Required work: Under this line sits a listing. Repeat exactly and only its lines from the one holding "Highland Cow Cushion on Mustard" through the one holding "Insekt in Reuschenberg"; skip pictures.
:: Extracted entries
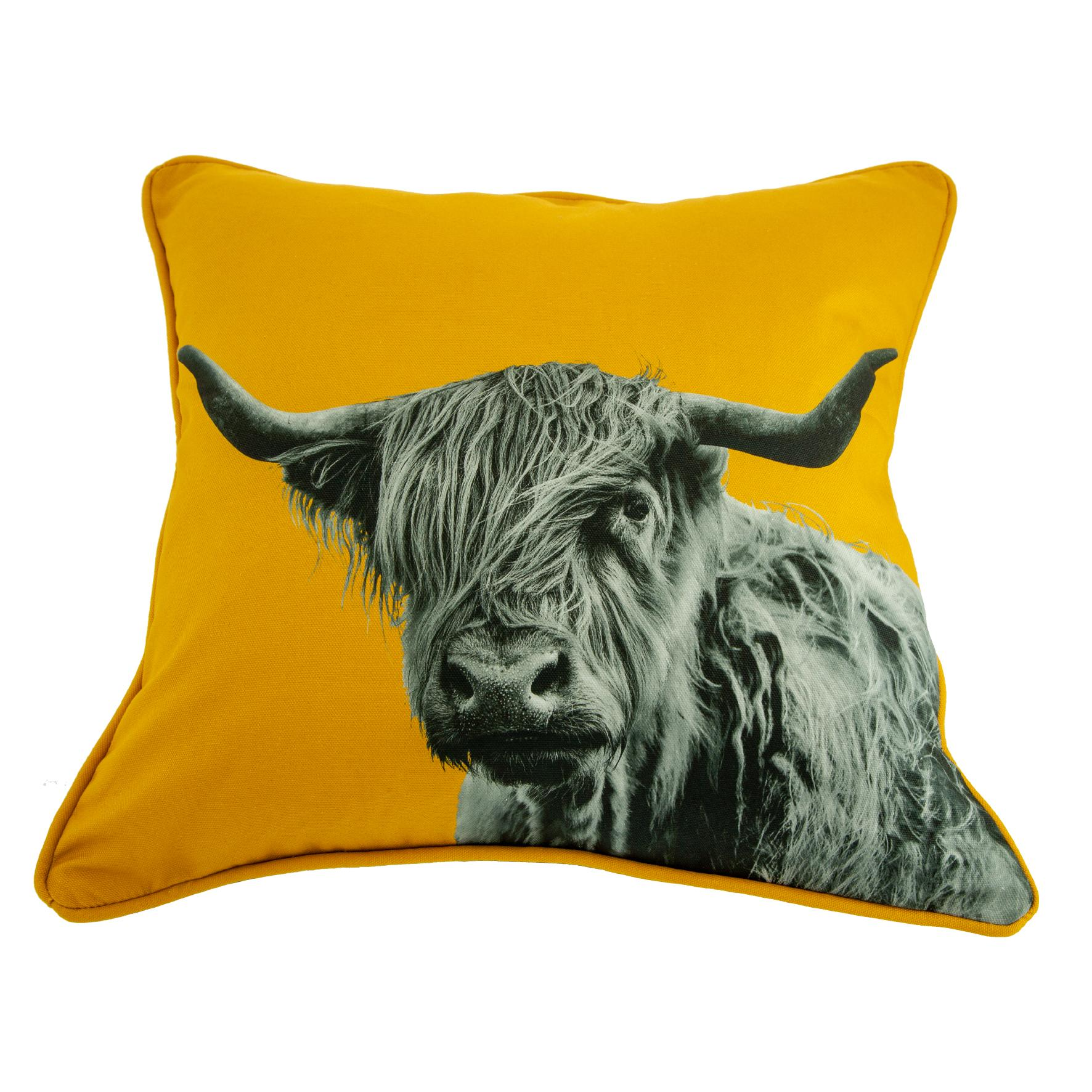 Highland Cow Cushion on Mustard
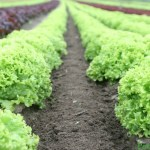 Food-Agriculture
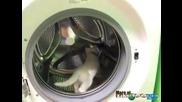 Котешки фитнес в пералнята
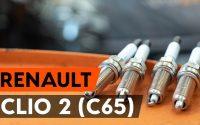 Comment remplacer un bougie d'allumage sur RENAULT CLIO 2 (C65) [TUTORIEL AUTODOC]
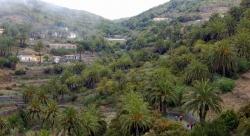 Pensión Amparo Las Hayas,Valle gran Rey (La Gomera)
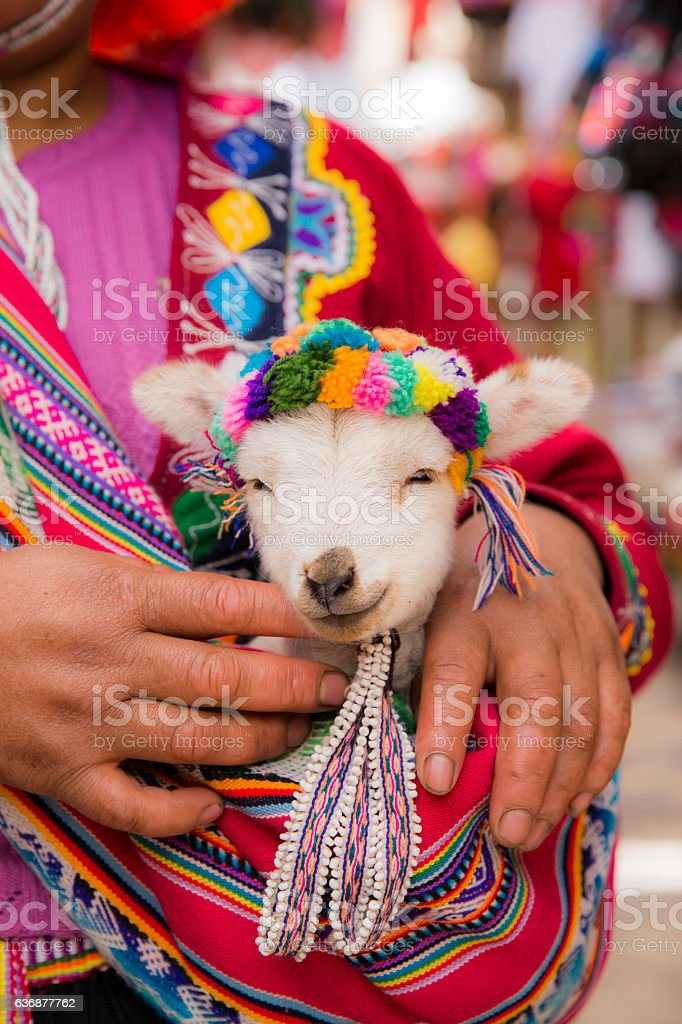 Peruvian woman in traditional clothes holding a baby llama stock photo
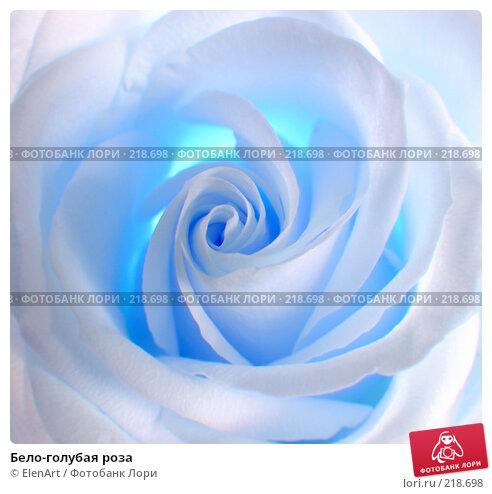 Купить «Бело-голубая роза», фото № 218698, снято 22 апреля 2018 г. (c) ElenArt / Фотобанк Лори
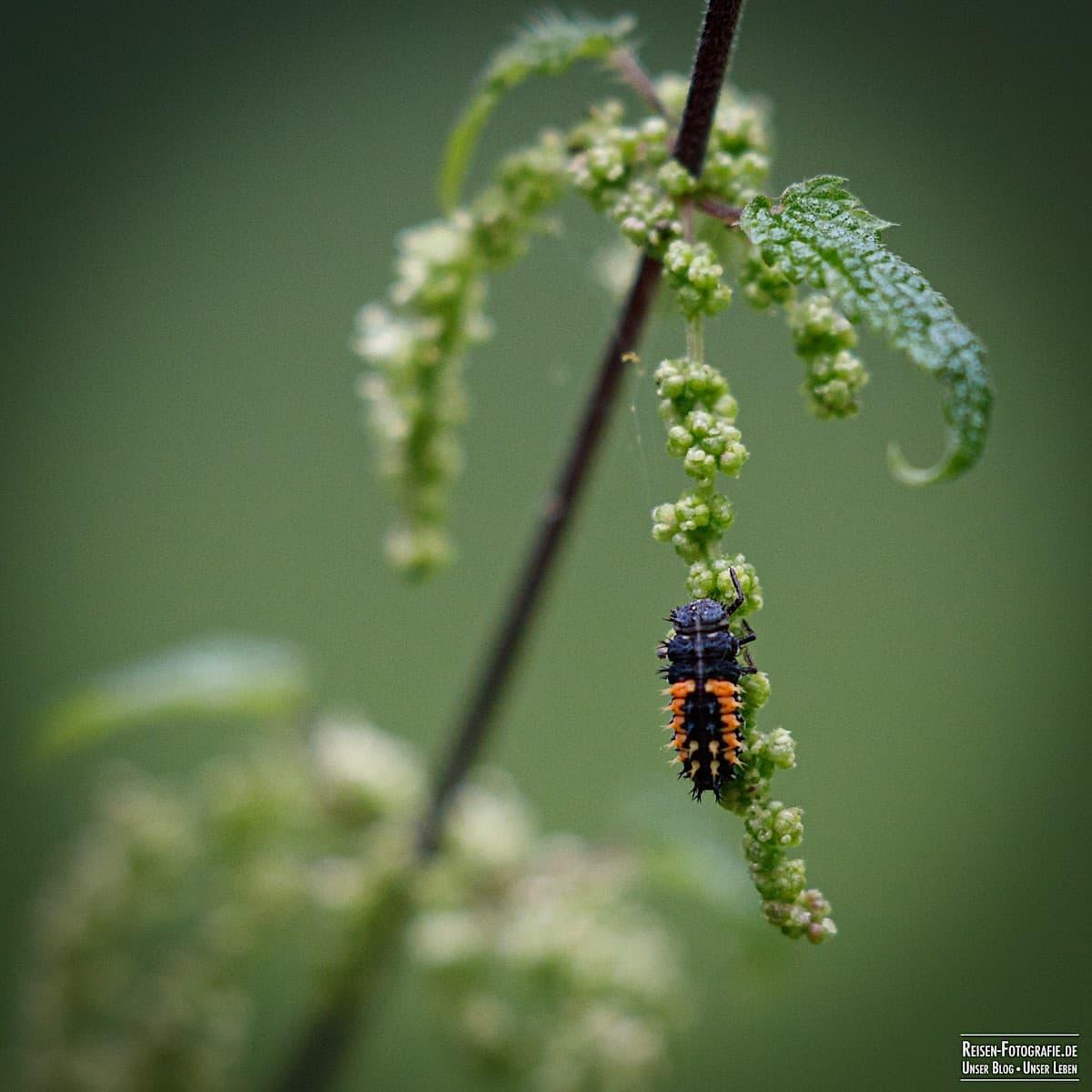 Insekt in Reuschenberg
::::
:: Extracted entries
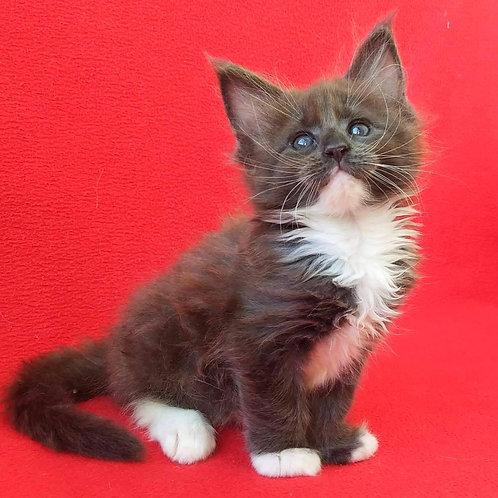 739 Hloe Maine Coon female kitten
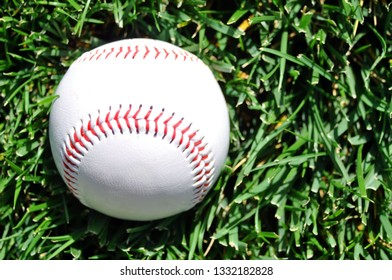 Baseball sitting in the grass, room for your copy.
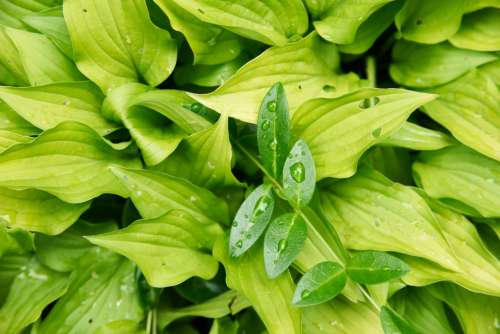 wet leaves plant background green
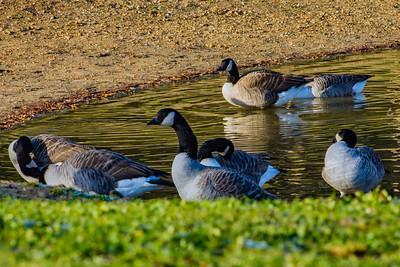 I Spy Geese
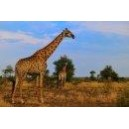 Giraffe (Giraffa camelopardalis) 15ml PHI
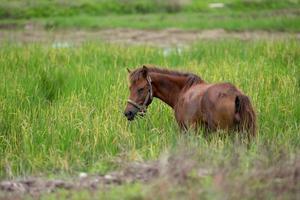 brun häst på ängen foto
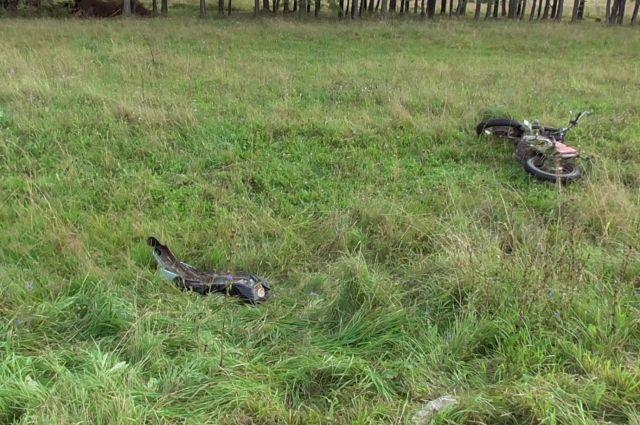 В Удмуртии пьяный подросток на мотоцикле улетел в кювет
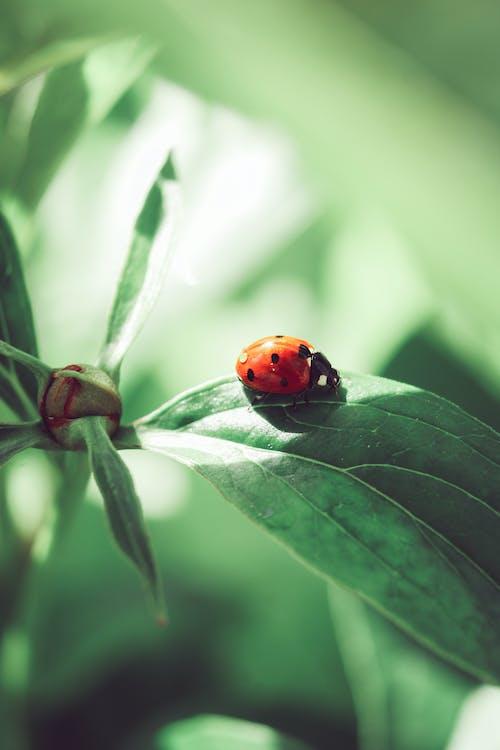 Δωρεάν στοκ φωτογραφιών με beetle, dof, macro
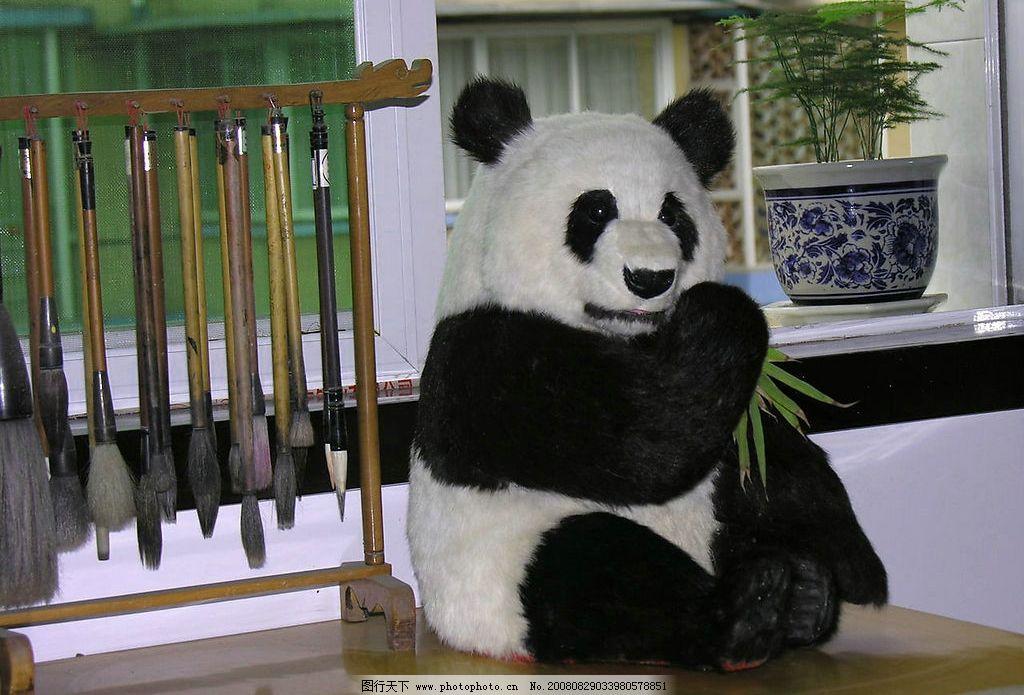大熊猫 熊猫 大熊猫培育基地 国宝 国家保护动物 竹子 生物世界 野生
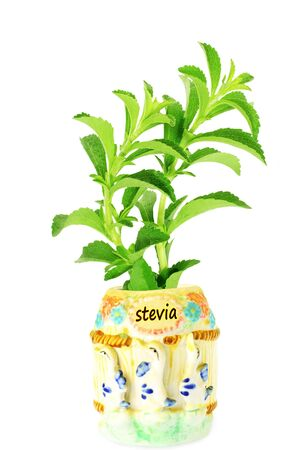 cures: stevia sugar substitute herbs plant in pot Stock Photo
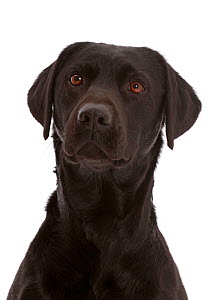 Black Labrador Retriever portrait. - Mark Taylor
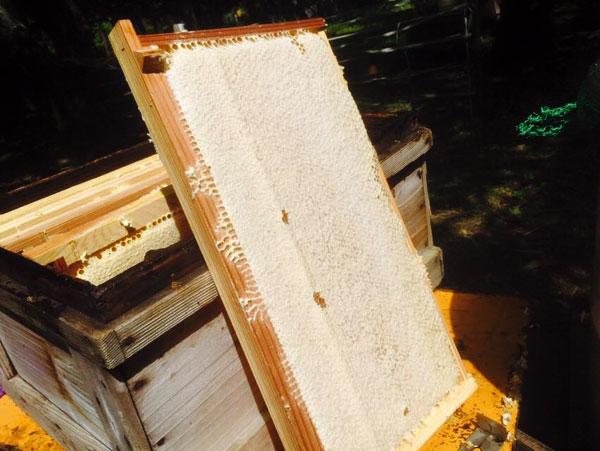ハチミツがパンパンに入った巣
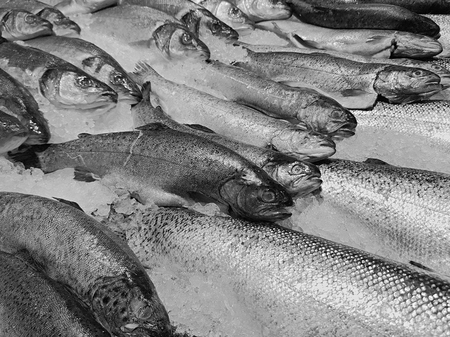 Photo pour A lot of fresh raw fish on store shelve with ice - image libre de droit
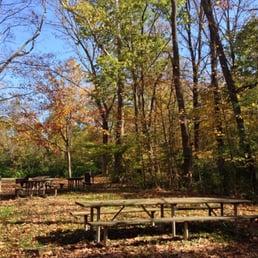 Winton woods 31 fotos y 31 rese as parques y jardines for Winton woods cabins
::::
:: Extracted entries
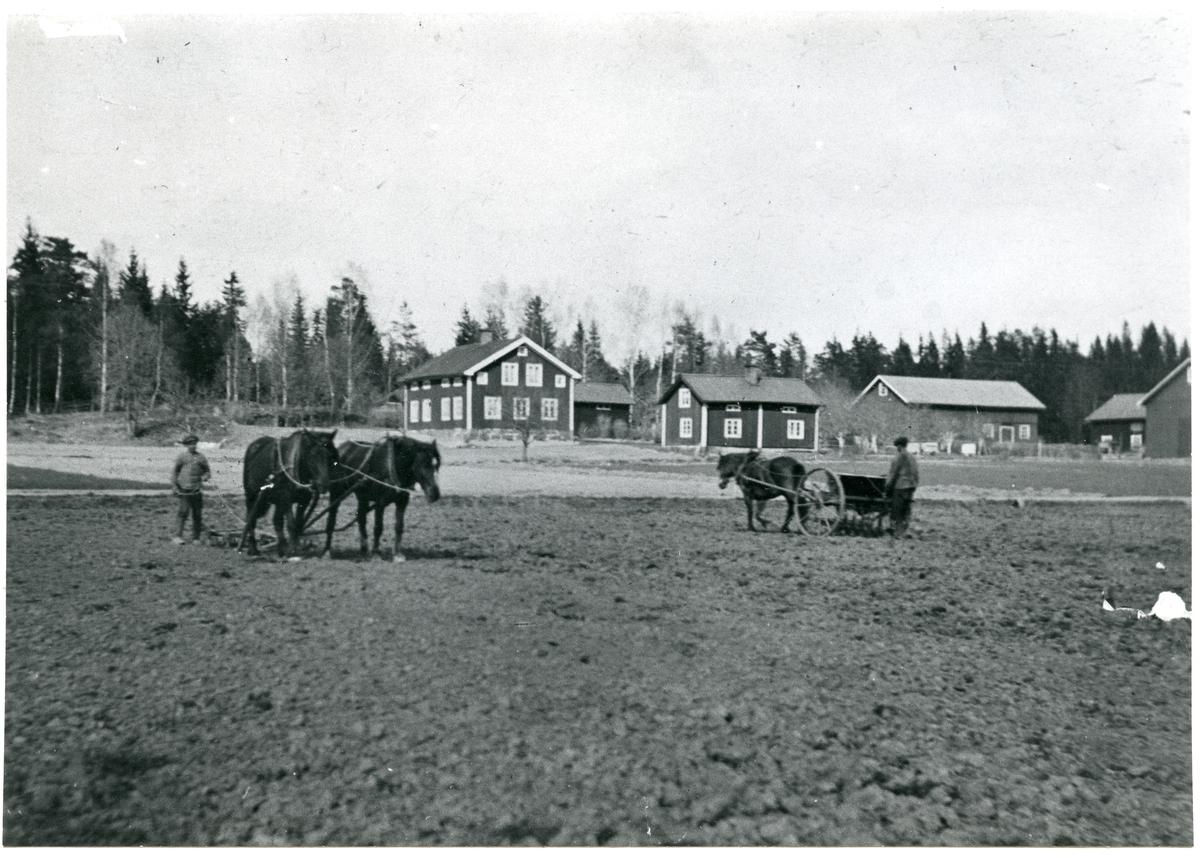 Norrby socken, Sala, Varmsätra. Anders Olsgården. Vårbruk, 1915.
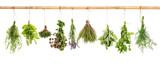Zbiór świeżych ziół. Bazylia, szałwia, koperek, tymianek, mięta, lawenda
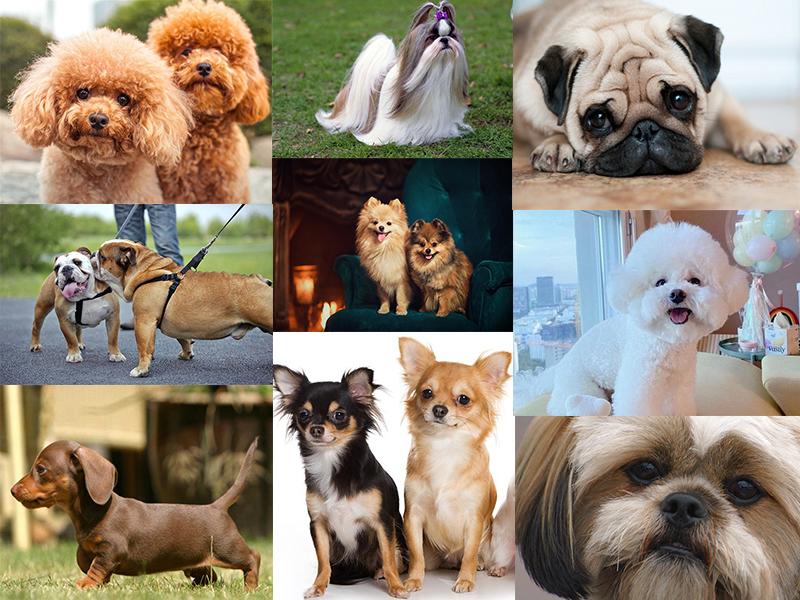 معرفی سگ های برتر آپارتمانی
::::
Output:
 Highland Cow Cushion on Mustard
 Food-Agriculture
 Котешки фитнес в пералнята
 Comment remplacer un bougie d'allumage sur RENAULT CLIO 2 (C65) [TUTORIEL AUTODOC]
 Pensión Amparo Las Hayas,Valle gran Rey (La Gomera)
 Peruvian woman in traditional clothes holding a baby llama stock photo
 Купить «Бело-голубая роза», фото № 218698, снято 22 апреля 2018 г. (c) ElenArt / Фотобанк Лори
 Insekt in Reuschenberg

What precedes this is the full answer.